The overwhelming majority of those offended would never dream of taking their aggrieved feelings any further.
People conveniently forget that, for all the empty assertions of its perpetrators, terrorism is rarely respectful of age, gender or faith. Men, women and children are all considered legitimate targets, whichever God they worship.
The Kouachis’ psychopathic death lust meant they cared nothing that two French-Algerians were among their victims, one of them a policeman and devout Muslim whom they cynically finished off as he lay wounded in the street.
On the morning after a Tunisian petty criminal drove a 19-tonne lorry along the Promenade des Anglais in Nice on Bastille day in 2016, killing 86 people, Ridha Louafi, president of the Cote d’Azur Association of Tunisians, visited the scene.
“Tunisians and other Maghrebis are among the victims, too,” he said, “and they are casualties twice over because of the way people will now regard them, as if they were somehow responsible for the terrible actions of one individual.”
He was right and it would be irresponsible to pretend Western countries are not at risk from Islamist terrorist attacks, whether committed in response to a religious slight or merely following Islamic State (ISIS) exhortations.
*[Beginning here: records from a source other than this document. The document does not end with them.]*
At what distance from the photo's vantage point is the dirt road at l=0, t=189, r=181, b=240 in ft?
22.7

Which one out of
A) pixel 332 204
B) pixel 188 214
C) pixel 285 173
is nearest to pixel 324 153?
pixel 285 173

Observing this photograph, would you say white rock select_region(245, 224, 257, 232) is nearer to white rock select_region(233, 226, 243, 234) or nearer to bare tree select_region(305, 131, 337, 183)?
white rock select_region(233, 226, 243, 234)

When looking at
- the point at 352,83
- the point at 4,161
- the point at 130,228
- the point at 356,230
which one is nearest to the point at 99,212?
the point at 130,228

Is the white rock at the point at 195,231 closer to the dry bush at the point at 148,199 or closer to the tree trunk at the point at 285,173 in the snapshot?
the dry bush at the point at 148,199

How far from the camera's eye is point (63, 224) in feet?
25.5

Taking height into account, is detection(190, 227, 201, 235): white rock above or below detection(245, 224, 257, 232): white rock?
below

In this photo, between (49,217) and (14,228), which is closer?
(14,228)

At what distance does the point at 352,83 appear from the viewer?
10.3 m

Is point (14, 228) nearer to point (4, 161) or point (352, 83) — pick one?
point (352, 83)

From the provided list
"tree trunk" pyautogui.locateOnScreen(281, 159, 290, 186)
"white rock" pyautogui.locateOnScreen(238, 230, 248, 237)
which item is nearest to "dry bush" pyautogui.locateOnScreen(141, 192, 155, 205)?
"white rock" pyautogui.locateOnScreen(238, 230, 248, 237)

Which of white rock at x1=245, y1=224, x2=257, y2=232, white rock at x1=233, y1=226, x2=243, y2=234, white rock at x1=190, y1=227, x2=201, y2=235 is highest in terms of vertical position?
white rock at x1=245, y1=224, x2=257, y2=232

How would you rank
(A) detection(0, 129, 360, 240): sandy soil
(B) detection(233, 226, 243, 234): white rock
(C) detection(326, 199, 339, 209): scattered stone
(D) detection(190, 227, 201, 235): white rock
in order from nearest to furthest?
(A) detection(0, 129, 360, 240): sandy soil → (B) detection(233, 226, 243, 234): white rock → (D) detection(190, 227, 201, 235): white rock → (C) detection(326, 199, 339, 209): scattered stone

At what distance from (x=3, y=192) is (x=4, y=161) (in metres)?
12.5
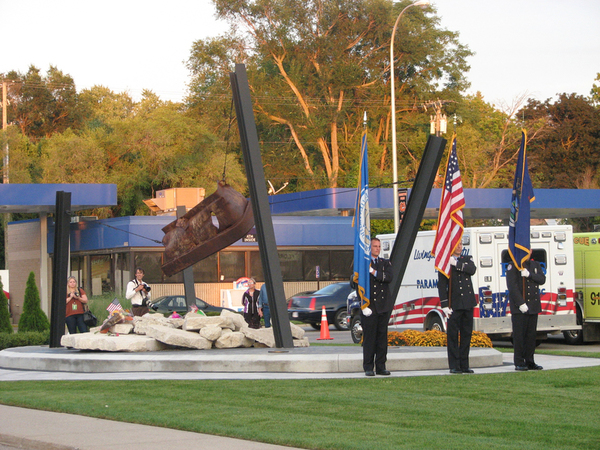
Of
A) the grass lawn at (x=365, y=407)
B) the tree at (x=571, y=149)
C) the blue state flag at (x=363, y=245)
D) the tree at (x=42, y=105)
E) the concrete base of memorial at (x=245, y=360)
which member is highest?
the tree at (x=42, y=105)

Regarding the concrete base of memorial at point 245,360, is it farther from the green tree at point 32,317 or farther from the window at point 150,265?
the window at point 150,265

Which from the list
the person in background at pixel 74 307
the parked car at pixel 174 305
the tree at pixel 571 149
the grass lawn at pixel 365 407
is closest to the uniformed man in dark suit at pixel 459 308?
the grass lawn at pixel 365 407

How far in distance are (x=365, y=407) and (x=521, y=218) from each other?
5.34m

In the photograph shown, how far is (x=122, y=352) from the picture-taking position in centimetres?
1512

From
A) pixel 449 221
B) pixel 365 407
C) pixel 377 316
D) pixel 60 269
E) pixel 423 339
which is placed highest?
pixel 449 221

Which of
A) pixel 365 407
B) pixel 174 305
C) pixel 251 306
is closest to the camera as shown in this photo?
pixel 365 407

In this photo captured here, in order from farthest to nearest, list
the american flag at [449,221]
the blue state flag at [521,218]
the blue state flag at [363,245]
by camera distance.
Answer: the blue state flag at [521,218] → the american flag at [449,221] → the blue state flag at [363,245]

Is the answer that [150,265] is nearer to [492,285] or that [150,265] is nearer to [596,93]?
[492,285]

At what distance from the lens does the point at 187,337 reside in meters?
15.2

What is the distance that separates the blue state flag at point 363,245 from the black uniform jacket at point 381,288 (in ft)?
0.29

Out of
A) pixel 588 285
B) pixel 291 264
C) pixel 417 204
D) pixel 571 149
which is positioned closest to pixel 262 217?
pixel 417 204

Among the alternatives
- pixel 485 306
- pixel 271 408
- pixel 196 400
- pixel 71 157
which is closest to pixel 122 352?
pixel 196 400

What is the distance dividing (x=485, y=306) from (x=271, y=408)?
9854 mm

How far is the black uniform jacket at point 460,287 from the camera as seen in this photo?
12.5m
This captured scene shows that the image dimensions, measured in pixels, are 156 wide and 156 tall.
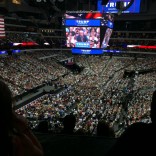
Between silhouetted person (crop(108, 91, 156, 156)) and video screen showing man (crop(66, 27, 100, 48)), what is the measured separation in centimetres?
2273

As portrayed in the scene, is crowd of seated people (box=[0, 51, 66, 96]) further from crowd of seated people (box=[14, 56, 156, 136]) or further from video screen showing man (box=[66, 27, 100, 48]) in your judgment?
video screen showing man (box=[66, 27, 100, 48])

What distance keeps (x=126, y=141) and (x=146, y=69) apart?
1668 inches

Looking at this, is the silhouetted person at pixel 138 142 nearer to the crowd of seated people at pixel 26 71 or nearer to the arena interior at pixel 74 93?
the arena interior at pixel 74 93

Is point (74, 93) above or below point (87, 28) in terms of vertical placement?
below

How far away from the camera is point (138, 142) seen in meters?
1.71

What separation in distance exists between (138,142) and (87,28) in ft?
77.9

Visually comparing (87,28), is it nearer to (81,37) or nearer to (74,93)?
(81,37)

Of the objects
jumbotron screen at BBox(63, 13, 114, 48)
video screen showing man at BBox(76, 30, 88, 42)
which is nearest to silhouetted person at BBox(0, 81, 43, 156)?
jumbotron screen at BBox(63, 13, 114, 48)

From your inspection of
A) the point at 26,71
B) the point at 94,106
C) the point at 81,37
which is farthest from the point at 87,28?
the point at 26,71

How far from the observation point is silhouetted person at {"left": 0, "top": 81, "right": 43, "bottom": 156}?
1.58 metres

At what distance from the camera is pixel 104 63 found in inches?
1880

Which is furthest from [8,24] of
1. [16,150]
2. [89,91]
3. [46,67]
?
[16,150]

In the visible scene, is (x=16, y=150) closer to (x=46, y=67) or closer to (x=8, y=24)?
(x=46, y=67)

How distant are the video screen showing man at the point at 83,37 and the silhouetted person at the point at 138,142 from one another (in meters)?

ISIS has been defeated militarily but mosques under Muslim Brotherhood or Salafist control continue to preach disturbing messages. Individuals, the so-called “lone wolves” with no direct ISIS guidance, can be turned to violence by exposure to online influences. Prisons too often serve as breeding grounds for extremists, even when weak, impressionable young men enter as no more than minor criminals without political or religious thoughts in their heads.
However, if it is hard to make a compelling case for being more alert to one group’s sensitivities to unfettered expression, there is also a pragmatic argument.
Few doubt that gullible teenagers or young offenders should be discouraged from drifting into extremism. Yet, it is also clear that indoctrinating potential candidates for radicalisation becomes a lot less complicated if they can be made to think they are regarded as inferior or unworthy.
The 18th-century French philosopher Voltaire is credited, among much else, with the very noble thought: “I disapprove of what you say but I will defend to the death your right to say it.”
The words were not actually his but those of a biographer mistakenly attributed to Voltaire. However, they probably reflect his general outlook. That is entirely reasonable, subject to the exceptions sovereign states correctly make when free speech becomes a threat to public order.
There is, on balance, a right in democracies to cause offence but it is interesting to wonder whether Voltaire might have also defended the right of others to feel offended and for that sentiment to be respected.